> Trecho de origem:
____________________

Eu não quero a morte
do pecador, diz o Senhor, mas que se converta e viva.
Evangelho (Jo 8,1-11):
Jesus foi para o Monte das Oliveiras. De madrugada,
voltou ao templo, e todo o povo se reuniu ao redor dele. Sentando-se, começou a
ensiná-los. Os escribas e os fariseus trouxeram uma mulher apanhada em
adultério. Colocando-a no meio, disseram a Jesus: «Mestre, esta mulher foi
flagrada cometendo adultério. Moisés, na Lei, nos mandou apedrejar tais
mulheres. E tu, que dizes?». Eles perguntavam isso para experimentá-lo e ter
motivo para acusá-lo. Mas Jesus, inclinando-se, começou a escrever no chão, com
o dedo. Como insistissem em perguntar, Jesus ergueu-se e disse: «Quem dentre
vós não tiver pecado, atire a primeira pedra!». Inclinando-se de novo, continuou
a escrever no chão. Ouvindo isso, foram saindo um por um, a começar pelos mais
velhos. Jesus ficou sozinho com a mulher que estava no meio, em pé. Ele
levantou-se e disse: «Mulher, onde estão eles? Ninguém te condenou?». Ela
respondeu: «Ninguém, Senhor!». Jesus, então, lhe disse: «Eu também não te
condeno. Vai, e de agora em diante não peques mais».
«Vai, e de agora em
diante não peques mais»
Rev. D. Jordi PASCUAL i Bancells (Salt, Girona,
Espanha)
Hoje
contemplamos no Evangelho o rosto misericordioso de Jesus. Deus é Amor, e Amor
que perdoa, Amor que se compadece de nossas fraquezas, Amor que salva. Os
mestres da Lei de Moisés e os fariseus disseram a Jesus: «Mestre, essa mulher
foi pega em flagrante cometendo adultério» (Jo 8,4) e pedem ao Senhor: «E tu, o
que dizes?» (Jo 8,5). Não lhes interessa tanto seguir um ensinamento de Jesus
como poder acusá-lo de que está contra a Lei de Moisés. Mas o Mestre aproveita
essa ocasião para manifestar que Ele veio buscar aos pecadores, levantar aos
caídos, chamá-los à conversão e à penitência. E esta é a mensagem da Quaresma
para nós, uma vez que todos somos pecadores e todos necessitam da graça
salvadora de Deus.

____________________

> Conjunto de dados:
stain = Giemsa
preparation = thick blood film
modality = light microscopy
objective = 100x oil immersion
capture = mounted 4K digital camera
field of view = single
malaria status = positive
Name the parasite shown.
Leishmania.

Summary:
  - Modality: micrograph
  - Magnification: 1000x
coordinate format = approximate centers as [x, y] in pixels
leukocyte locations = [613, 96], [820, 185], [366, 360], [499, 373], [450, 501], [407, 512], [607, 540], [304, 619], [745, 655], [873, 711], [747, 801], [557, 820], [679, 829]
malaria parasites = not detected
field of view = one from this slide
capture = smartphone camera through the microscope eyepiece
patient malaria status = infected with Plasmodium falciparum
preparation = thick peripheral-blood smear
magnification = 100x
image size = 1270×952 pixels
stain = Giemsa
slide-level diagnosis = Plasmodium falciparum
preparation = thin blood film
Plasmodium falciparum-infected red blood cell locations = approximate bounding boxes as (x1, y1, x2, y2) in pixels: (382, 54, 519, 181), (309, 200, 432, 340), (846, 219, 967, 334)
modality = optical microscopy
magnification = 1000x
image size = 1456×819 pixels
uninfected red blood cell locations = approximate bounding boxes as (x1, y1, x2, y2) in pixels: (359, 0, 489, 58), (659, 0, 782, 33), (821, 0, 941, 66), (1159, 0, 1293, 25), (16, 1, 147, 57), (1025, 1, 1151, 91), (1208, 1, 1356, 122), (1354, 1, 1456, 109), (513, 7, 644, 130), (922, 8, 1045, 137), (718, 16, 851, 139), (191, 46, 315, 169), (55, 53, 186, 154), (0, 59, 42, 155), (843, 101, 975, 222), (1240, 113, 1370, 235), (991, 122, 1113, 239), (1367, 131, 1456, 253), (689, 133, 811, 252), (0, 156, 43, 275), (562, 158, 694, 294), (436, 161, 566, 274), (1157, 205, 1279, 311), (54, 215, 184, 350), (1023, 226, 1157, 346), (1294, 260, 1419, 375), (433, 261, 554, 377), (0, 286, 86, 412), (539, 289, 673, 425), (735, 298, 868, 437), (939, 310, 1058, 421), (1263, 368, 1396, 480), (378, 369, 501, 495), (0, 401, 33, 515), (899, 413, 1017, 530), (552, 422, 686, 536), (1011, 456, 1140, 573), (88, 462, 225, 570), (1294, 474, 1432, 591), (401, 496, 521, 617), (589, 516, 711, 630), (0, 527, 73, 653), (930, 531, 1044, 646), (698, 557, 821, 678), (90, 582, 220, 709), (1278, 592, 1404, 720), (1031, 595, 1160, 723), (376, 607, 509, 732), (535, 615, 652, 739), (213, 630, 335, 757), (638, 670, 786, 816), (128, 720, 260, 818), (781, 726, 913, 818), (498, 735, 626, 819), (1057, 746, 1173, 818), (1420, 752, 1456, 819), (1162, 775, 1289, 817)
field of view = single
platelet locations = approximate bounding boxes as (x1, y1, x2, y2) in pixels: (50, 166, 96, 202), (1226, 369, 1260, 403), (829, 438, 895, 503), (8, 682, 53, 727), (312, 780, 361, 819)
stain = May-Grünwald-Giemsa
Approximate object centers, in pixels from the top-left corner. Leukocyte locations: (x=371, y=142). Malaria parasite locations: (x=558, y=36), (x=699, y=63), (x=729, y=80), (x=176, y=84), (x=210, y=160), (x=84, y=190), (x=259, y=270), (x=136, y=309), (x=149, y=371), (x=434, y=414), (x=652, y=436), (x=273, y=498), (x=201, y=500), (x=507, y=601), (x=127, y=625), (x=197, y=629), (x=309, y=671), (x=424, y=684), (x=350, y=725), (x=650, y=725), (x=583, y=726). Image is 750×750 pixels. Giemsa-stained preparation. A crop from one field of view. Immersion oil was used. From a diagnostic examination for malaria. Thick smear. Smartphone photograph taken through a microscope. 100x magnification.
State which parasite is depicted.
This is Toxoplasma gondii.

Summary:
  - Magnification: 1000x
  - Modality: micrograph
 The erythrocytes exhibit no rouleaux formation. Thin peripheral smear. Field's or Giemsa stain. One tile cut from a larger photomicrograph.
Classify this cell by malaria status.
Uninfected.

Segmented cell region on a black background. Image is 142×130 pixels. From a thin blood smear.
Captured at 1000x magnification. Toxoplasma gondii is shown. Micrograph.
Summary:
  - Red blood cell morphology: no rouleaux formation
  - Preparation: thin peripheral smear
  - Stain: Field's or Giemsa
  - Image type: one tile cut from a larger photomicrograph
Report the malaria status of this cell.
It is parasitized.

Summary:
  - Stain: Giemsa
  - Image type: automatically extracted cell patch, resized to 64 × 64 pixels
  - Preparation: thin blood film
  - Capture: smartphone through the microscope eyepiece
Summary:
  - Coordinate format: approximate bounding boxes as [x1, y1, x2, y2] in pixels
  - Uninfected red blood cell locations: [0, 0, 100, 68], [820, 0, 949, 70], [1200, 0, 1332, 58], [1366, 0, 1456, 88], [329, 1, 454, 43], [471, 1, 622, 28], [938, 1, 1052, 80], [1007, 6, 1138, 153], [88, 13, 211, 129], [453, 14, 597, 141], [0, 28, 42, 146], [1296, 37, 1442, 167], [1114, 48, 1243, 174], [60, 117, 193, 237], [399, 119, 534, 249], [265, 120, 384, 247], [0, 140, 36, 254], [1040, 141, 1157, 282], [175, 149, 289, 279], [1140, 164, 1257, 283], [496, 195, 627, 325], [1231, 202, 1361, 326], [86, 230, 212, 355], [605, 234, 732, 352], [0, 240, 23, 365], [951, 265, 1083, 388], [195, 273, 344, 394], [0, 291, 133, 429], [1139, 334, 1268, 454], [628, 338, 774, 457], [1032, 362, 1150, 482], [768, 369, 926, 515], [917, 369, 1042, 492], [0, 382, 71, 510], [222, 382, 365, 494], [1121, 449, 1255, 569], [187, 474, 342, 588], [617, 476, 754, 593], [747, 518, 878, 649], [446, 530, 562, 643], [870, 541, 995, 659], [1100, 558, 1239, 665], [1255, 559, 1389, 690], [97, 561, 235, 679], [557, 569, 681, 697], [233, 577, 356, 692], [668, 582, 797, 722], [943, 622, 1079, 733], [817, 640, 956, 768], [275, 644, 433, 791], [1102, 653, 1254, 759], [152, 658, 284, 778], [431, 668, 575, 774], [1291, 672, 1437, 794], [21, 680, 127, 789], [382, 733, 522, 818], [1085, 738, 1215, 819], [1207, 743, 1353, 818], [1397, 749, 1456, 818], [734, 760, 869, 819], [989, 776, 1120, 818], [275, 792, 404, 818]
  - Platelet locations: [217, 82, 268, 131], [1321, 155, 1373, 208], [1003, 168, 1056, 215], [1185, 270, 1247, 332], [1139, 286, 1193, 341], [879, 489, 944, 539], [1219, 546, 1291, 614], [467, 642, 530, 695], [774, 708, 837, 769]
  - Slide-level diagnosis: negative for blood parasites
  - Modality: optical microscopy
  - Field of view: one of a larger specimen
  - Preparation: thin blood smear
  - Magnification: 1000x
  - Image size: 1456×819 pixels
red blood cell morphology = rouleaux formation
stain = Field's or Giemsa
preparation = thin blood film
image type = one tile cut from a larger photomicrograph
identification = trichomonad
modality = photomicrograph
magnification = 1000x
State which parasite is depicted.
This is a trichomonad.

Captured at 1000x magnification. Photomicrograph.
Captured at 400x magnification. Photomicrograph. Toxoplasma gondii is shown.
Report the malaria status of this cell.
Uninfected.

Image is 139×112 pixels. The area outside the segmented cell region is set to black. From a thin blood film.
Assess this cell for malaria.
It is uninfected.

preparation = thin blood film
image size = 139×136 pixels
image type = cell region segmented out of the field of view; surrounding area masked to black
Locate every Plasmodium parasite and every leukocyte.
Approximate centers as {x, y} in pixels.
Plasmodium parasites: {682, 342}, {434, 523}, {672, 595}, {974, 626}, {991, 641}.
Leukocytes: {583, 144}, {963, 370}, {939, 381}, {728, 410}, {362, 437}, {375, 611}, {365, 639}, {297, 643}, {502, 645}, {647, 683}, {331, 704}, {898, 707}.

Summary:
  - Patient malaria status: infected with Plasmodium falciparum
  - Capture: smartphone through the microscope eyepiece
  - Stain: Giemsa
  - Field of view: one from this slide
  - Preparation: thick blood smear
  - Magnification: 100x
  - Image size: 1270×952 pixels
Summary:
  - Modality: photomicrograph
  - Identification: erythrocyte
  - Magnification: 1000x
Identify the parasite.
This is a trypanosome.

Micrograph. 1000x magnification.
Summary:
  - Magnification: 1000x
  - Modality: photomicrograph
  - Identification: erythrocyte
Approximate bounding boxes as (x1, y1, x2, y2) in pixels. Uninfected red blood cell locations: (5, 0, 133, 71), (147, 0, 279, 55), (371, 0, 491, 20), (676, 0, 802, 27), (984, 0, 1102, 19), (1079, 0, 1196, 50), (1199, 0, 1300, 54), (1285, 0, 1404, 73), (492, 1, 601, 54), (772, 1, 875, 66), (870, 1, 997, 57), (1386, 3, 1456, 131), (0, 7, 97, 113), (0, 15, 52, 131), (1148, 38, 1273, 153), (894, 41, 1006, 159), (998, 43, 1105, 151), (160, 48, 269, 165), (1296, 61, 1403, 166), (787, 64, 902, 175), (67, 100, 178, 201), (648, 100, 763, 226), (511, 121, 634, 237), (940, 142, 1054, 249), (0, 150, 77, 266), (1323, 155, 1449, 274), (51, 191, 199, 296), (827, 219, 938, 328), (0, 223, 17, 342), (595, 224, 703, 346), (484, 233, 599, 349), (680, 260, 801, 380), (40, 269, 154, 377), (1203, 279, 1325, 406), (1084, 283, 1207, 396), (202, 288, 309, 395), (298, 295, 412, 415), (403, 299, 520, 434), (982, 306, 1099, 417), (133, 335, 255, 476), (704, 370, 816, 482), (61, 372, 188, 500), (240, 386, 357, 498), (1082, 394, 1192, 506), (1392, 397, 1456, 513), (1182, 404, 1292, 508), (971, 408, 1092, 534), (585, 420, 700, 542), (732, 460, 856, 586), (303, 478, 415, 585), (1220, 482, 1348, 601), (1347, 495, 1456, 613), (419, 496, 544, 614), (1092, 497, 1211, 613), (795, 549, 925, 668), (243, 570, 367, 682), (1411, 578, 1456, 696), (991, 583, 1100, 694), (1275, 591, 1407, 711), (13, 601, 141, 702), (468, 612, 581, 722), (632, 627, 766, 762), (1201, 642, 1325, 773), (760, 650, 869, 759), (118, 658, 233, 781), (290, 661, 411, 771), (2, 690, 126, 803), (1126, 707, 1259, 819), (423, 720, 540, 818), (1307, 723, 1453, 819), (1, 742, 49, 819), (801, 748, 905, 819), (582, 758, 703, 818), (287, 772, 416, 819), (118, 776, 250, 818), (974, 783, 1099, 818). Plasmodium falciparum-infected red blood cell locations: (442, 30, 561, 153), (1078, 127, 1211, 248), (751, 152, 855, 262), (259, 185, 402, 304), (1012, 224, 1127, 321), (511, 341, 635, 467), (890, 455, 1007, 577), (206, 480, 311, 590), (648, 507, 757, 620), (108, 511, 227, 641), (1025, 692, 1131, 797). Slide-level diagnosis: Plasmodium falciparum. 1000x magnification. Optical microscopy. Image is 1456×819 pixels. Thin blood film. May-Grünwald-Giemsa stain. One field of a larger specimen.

____________________

> Tarefas do exercício:
**A)** No trecho de origem, para onde Jesus foi antes de voltar ao templo de madrugada?
**B)** No comentário do trecho de origem, o Mestre aproveita a ocasião para manifestar que veio fazer certas coisas. Liste todas elas.

> Soluções das tarefas:
**A)** Para o Monte das Oliveiras.

**B)**
- Buscar aos pecadores
- Levantar aos caídos
- Chamá-los à conversão e à penitência